Moreover, inspired by the ensemble learning idea, we propose an Ensemble ldcTree named EldcTree by constructing several parallel ldcTrees to enhance the representation ability further. As shown in Fig. 3, each horizontal part of the ensemble structure is a single ldcTree, and each vertical part of the ensemble structure are parallel GBDTs. Their initial input features for the first level of each ldcTree are different and chosen randomly from a raw feature pool which encourages the model’s diversity. The last level’s outputted features from each ldcTree are concatenated together and used as the input features of the last GBDT for final prediction. Here, the diversity in our model not only represents the nature of diverse abstracted high-level features, but also the value of inherent ensemble learning. For example, each individual Horizontal structure randomly choose a subset of features from the feature pool as input, which are then abstracted to different high-level features through the cascaded structure. It inherits the idea in feature engineering by learning high-level features from different combinations of low-level raw features. Then, the final GBDT model, concatenating all the high-level features from preceding ldcTree as inputs, indeed follows the ensemble learning idea for further enhancing the performance of the entire model. It is noteworthy that such an ensemble structure is naturally apt to parallel implementation and have the potential for incremental learning, e.g., the idea used in broad learning system [Chen and Liu2018]. We leave it as a future work.

Cascade Trees Associated With Weak Correlation Features

Figure 3: Illustration of the structure of EldcTree, where each horizontal part of the ensemble structure is a single ldcTree, and each vertical part of the ensemble structure are parallel GBDTs. The input features of the first level GBDTs are different and randomly chosen from a feature pool, which encourages the model’s diversity. The outputted features from each ldcTree are concatenated together and used as the input features of the last GBDT for final prediction.

• Your objective
Render into Spanish the following sentence from the passage on EldcTree: "The last level’s outputted features from each ldcTree are concatenated together and used as the input features of the last GBDT for final prediction."

Dataset items
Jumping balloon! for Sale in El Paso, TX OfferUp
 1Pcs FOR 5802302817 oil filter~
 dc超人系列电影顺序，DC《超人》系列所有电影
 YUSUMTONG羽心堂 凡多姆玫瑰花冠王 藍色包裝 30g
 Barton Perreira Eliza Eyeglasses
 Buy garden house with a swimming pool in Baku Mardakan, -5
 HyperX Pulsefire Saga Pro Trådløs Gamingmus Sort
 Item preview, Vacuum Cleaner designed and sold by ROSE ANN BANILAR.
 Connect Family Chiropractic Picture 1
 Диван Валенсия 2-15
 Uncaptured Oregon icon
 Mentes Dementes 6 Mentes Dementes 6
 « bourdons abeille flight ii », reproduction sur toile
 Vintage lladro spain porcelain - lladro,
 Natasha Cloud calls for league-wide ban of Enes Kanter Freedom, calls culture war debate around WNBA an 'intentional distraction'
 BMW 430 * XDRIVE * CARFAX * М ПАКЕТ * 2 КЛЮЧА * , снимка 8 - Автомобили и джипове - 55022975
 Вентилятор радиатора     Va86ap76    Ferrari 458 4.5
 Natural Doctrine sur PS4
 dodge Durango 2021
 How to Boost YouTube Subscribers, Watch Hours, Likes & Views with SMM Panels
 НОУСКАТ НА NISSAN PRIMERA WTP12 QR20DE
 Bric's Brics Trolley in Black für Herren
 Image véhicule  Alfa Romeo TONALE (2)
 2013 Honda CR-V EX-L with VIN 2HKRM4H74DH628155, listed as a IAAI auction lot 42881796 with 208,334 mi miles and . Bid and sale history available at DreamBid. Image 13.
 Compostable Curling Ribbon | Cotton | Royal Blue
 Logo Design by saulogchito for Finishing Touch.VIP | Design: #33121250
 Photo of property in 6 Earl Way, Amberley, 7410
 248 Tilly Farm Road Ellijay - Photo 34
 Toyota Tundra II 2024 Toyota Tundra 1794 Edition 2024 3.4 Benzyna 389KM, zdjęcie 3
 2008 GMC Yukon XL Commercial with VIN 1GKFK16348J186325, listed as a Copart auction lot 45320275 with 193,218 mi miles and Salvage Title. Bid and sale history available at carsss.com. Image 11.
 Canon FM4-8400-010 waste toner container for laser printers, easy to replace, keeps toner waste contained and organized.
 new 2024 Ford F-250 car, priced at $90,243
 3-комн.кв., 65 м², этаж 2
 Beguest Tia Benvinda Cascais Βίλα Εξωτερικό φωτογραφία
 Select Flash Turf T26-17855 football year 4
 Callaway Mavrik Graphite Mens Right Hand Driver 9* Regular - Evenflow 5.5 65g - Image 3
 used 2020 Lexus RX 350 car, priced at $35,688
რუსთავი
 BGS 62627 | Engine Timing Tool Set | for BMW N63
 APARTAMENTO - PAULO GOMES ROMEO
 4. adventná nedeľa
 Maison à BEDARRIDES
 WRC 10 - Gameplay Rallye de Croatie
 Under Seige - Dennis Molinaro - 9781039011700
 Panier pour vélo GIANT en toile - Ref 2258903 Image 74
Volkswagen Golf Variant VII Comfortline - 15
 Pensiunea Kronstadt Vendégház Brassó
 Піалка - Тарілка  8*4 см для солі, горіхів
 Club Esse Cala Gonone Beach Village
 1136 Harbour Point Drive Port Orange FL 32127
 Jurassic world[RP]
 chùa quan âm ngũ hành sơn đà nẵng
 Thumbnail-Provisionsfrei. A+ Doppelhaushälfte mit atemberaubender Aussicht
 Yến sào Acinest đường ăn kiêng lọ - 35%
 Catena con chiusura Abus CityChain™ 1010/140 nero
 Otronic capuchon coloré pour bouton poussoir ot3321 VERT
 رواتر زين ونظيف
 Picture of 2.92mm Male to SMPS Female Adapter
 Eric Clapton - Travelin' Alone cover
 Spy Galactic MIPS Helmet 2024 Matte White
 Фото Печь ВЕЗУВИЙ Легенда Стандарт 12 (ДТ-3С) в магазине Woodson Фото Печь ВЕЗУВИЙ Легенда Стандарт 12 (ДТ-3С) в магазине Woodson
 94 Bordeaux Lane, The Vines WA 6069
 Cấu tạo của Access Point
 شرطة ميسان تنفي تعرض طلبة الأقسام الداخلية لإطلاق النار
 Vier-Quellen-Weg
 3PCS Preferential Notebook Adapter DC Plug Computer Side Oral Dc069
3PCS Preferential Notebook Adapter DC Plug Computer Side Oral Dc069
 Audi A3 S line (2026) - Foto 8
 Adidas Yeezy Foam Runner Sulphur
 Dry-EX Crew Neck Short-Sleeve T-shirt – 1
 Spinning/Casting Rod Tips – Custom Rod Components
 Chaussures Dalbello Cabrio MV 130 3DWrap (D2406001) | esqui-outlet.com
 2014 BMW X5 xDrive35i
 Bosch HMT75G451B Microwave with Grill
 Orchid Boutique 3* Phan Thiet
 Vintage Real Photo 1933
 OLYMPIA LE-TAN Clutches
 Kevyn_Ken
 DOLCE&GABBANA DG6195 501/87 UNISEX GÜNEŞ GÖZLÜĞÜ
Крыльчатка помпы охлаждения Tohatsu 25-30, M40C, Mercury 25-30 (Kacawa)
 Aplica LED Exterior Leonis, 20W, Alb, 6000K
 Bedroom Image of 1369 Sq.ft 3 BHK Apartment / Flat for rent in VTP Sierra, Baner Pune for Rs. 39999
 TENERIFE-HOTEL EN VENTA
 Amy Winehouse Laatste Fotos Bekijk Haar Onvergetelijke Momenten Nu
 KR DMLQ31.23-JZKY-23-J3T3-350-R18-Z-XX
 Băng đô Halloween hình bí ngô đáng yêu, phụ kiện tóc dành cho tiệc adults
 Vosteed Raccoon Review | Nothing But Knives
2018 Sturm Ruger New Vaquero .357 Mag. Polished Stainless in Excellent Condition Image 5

• Exercise result
Las características de salida del último nivel de cada ldcTree se concatenan y se utilizan como características de entrada del último GBDT para la predicción final.